Taking the cable car to Montjuic
Strolling back along the beachfront we reached Transbordador Aeri, the cable car across the harbour. It took an hour to queue for but was entirely worth it. The views were breathtaking over the glistening blue waters and magnificent city below us as we bobbled along over the World Trade Centre. On arrival at the Torre de Miramar on Montjuïc mountain we walked up to the Costa i Llobera Gardens and the Parc del Mirador del Poble-Sec. The views from there were equally fantastic but we were eager to ascend higher so began the trek up Montjuic mountain. We grabbed some mini pizza focaccias halfway up and were rewarded for our walk by yet more spectacular vistas from Montjuic castle down to the colourful tetris-like shipping containers in the port below.
The castle itself is majestic and imposing, particularly when one thinks of the atrocities committed to the residents of Barcelona in the early 20th century who were marched up to Montjuic castle never to return to their loved ones down below. This was at a time when anarchists, communists and fascists wrestled for power and the ruling party could change on a weekly basis almost. Turning back to the city, the pink and white rooftops looked brilliant in the late afternoon sunshine between a pastel blue sky and lush green foliage of the park and tress on the hillside.
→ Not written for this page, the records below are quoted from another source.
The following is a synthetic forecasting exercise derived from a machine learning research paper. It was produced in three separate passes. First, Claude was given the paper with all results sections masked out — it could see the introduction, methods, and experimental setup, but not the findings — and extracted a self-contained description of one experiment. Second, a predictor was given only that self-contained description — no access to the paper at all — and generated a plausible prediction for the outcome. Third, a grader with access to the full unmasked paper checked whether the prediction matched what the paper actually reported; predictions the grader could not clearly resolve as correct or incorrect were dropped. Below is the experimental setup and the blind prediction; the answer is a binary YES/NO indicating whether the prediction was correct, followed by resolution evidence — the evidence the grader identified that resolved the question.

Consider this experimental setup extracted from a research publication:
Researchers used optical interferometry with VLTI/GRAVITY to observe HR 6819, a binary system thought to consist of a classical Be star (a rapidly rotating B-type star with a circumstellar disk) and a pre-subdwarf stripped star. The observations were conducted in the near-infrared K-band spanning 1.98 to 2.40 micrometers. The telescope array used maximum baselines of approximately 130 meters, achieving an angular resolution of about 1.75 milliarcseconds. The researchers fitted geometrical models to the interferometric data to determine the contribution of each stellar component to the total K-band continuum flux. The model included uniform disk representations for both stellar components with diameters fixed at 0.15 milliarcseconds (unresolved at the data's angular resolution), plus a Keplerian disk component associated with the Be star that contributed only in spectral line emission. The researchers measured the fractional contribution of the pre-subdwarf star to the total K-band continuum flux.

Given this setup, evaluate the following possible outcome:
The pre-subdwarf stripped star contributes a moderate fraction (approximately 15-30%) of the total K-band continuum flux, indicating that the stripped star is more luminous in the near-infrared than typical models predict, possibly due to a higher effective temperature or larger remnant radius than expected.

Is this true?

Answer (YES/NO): NO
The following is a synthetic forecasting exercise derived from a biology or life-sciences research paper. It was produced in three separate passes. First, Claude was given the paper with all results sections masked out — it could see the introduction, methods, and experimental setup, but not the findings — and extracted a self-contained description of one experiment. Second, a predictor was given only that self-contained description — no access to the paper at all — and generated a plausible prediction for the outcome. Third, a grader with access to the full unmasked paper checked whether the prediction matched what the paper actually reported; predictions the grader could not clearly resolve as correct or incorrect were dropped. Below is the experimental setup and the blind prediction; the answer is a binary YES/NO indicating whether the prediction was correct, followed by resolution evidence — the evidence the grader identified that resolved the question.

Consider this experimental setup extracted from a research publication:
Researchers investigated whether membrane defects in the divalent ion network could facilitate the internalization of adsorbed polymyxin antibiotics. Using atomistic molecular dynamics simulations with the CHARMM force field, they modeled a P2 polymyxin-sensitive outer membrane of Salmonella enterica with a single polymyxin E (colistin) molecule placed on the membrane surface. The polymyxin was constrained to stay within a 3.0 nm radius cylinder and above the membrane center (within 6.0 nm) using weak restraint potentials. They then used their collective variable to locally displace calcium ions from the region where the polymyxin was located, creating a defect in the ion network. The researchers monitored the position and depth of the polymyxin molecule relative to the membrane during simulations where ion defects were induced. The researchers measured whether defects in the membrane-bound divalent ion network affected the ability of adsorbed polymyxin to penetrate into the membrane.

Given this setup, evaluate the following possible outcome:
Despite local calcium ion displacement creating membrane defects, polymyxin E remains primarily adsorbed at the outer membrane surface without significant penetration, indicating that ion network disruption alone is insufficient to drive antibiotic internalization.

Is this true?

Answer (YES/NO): NO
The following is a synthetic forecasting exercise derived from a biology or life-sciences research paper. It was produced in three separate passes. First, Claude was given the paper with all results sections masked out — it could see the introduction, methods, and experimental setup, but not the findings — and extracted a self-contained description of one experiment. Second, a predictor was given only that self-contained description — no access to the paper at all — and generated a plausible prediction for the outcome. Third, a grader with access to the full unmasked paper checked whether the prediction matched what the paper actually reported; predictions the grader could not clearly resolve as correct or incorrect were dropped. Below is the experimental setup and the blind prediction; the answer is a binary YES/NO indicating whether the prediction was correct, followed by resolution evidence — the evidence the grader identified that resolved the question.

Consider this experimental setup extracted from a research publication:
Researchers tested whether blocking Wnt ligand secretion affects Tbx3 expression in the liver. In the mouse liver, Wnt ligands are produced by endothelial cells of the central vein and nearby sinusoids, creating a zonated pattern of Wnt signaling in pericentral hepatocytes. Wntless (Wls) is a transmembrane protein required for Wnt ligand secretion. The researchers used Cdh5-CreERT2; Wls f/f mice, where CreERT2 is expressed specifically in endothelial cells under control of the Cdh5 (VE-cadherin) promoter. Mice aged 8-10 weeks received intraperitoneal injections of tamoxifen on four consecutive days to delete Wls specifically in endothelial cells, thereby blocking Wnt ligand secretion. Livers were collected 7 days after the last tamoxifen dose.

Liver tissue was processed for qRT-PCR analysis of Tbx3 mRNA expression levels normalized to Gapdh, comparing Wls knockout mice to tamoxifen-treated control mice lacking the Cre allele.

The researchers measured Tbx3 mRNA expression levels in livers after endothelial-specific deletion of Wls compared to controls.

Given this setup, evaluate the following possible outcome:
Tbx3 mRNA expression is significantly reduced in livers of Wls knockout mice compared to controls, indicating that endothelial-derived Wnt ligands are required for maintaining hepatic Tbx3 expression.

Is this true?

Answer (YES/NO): YES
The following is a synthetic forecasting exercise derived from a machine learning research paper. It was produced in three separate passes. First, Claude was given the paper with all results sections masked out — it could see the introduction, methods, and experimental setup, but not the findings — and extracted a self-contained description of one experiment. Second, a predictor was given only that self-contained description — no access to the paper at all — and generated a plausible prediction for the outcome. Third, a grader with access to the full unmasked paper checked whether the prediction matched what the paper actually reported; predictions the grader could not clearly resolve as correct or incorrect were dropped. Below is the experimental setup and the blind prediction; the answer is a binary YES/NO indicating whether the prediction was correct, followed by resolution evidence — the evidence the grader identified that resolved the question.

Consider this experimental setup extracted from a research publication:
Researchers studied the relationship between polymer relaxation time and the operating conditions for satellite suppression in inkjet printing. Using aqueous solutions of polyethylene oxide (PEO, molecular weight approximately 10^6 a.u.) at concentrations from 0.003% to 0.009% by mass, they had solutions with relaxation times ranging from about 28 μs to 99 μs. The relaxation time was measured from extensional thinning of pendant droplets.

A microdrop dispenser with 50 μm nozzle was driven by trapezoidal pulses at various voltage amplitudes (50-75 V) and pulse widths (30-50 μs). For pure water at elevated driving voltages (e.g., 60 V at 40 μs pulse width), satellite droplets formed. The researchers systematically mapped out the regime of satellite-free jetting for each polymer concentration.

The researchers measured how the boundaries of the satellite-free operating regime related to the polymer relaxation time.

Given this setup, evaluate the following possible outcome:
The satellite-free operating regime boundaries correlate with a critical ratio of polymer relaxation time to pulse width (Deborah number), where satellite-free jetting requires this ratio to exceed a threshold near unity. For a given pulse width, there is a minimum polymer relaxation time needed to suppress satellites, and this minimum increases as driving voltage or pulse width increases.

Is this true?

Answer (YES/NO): NO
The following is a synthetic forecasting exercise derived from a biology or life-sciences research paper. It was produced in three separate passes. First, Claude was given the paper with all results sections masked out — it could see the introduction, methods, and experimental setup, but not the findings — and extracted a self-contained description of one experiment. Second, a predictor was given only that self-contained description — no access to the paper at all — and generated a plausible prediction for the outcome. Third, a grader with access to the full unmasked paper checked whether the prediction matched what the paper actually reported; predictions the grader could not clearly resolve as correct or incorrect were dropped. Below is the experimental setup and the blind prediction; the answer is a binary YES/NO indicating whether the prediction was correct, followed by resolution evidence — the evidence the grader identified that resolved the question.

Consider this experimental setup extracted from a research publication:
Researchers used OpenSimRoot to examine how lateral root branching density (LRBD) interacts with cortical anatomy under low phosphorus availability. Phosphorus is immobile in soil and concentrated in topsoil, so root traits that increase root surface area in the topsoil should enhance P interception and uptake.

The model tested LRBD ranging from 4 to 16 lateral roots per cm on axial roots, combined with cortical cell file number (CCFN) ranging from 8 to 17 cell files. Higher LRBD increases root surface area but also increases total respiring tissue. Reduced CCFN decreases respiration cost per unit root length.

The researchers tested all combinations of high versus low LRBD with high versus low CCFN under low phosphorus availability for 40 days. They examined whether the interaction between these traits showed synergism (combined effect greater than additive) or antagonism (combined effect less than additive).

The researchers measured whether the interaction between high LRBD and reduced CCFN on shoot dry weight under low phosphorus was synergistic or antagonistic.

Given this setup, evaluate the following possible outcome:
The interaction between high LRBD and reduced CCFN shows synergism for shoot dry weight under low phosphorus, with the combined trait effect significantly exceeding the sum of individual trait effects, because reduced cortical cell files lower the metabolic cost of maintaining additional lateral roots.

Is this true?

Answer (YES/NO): YES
Montjuic rapidly became my favourite part of Barcelona thus far as we rambled through the Jardins to the 1992 Olympic Park. The stadium was spectacular and despite being 86 years old now, was still in better shape than the London 2012 Olympic stadium at the time of writing! The plaza and fountains outside were grand indeed, especially given the backdrop of the entire city laid out in the distance. We followed the route of the old Montjuic Formula One circuit and dropped down the hill past the spectacular Museu Nacional d’Art de Catalunya where Jodes managed to take the shot of Barcelona she had been obsessing over. From here we walked to the Poble Sec district and had a beer before dinner at Elche where Jodes had booked a table for my birthday. They have made paella there since 1959 and boy was it good – the prawns and mussels were sublime. To my surprise they brought out an amazing chocolate dessert with ice cream and candles that read ’26’ whilst the whole restaurant sang me happy birthday! It was the perfect evening.
By the time we left however, we were running late to make the last showing of La Font Magica, the magical fountains and light show. Sprinting to the steps of the Museu Nacional d’Art we made it in time to see them from afar but chose to sprint further, off the main pathway down a dark hillside track to the bottom. We made it there just as they were finishing, delighted, frustrated, with a couple of blisters and adamant that we would come back later in the trip.